Blog
Extract Indian PAN numbers from a document — Python and JavaScript
Finding all PAN numbers in a block of text is a one-liner with the right regex. Here's how, in both Python and JavaScript.
PAN format: 5 uppercase letters, then 4 digits, then 1 letter. Total 10 characters.
Python
import re
PAN_RE = re.compile(r"\b[A-Z]{5}[0-9]{4}[A-Z]\b")
text = """
The contact details are: ABCDE1234F (Rajesh), BNZAA2318J (Priya).
Phone: 9876543210, PAN: PQRST5678U.
"""
pans = PAN_RE.findall(text)
print(pans) # ['ABCDE1234F', 'BNZAA2318J', 'PQRST5678U']
The \b word boundaries prevent matching inside longer strings like "ABCDE1234FGHIJK".
JavaScript
const PAN_RE = /\b[A-Z]{5}[0-9]{4}[A-Z]\b/g;
const text = `The contact details are: ABCDE1234F (Rajesh)...`;
const pans = text.match(PAN_RE);
console.log(pans);
Filter by entity type
The 4th letter of a PAN encodes the holder type:
- P = Individual
- C = Company
- H = HUF (Hindu Undivided Family)
- F = Partnership Firm
- A = AOP (Association of Persons)
- T = Trust
- B = Body of Individuals
- L = Local Authority
- J = Artificial Juridical Person
- G = Government
INDIVIDUAL_PAN = re.compile(r"\b[A-Z]{3}P[A-Z][0-9]{4}[A-Z]\b")
COMPANY_PAN = re.compile(r"\b[A-Z]{3}C[A-Z][0-9]{4}[A-Z]\b")

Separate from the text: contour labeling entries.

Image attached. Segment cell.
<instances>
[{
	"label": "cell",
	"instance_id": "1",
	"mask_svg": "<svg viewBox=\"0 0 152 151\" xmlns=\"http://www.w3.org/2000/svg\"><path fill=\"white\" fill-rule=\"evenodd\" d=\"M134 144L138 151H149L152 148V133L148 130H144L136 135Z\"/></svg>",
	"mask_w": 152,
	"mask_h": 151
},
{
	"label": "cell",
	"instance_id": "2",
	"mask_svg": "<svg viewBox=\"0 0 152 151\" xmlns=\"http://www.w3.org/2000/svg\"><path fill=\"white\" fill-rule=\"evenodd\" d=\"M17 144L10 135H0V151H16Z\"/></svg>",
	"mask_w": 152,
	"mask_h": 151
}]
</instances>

Useful when you want to extract only individuals or only companies from a mixed corpus.
Caveats
Regex confirms the format only. To verify a PAN is real, you'd need to call the Income Tax Department's PAN verification API. But for log-mining and document parsing, regex is enough.